> [TEXT SHOWN]
================
I'm on windows vista- tried with IE8, firefox and google chrome..

installed google plugin 5-6times..

but still it's not showing phone call tab like in screenshot, without which how can i make a call??

Anyone can tell me what to do to utilise this google service?

Thanks.


----------



## Kreij (Aug 31, 2010)

I think you have to be in the US to do this.


----------



## freebird_9924 (Aug 31, 2010)

Nope, they have mentioned free call to US & Canada, not Only from US bcz it was published in our news papers also.

Though I will check if I use proxy then it'll work or not. 
Can u suggest how to get proper US proxy?

Plz check if it's working for u or not.


----------



## panchoman (Aug 31, 2010)

voice.google.com 

you can't use it from india.


----------



## Kenshai (Aug 31, 2010)

panchoman said:


> voice.google.com
> 
> you can't use it from india.



This isn't google voice this is a new thing with their chat system.


----------



## Easy Rhino (Aug 31, 2010)

Kenshai said:


> This isn't google voice this is a new thing with their chat system.
================
> [RAW DATA]
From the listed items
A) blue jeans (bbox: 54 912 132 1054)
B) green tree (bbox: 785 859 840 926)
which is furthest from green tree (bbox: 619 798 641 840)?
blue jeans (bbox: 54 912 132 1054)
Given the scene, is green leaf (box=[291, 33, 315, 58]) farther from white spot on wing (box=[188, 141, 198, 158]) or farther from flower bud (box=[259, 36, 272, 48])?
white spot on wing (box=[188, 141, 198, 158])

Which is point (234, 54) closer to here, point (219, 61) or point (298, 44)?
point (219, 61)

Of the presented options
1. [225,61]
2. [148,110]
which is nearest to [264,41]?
================
> [REQUIRED WORK]
1. Answer these questions about the forum thread.
(a) Which operating system is the first poster using?
(b) How many times did the first poster install the Google plugin?
(c) According to Kenshai, what is the new feature part of?
2. In the forum thread, give again the passage from "I'm on windows" up to and including "make a call??".
3. Decide whether each statement agrees with the forum thread. Answer yes or no, and quote the words from the thread that settle it.
(a) The first poster tried only one browser.
(b) Kreij believes a user must be in the US to use the service.
(c) freebird_9924 says the free calls were not reported in newspapers.
Use only the forum thread to answer.

> [ANSWERS]
1.
(a) Windows Vista
(b) 5-6 times
(c) Google's chat system

2.
I'm on windows vista- tried with IE8, firefox and google chrome..

installed google plugin 5-6times..

but still it's not showing phone call tab like in screenshot, without which how can i make a call??

3.
(a) No: "tried with IE8, firefox and google chrome"
(b) Yes: "I think you have to be in the US to do this."
(c) No: "it was published in our news papers also"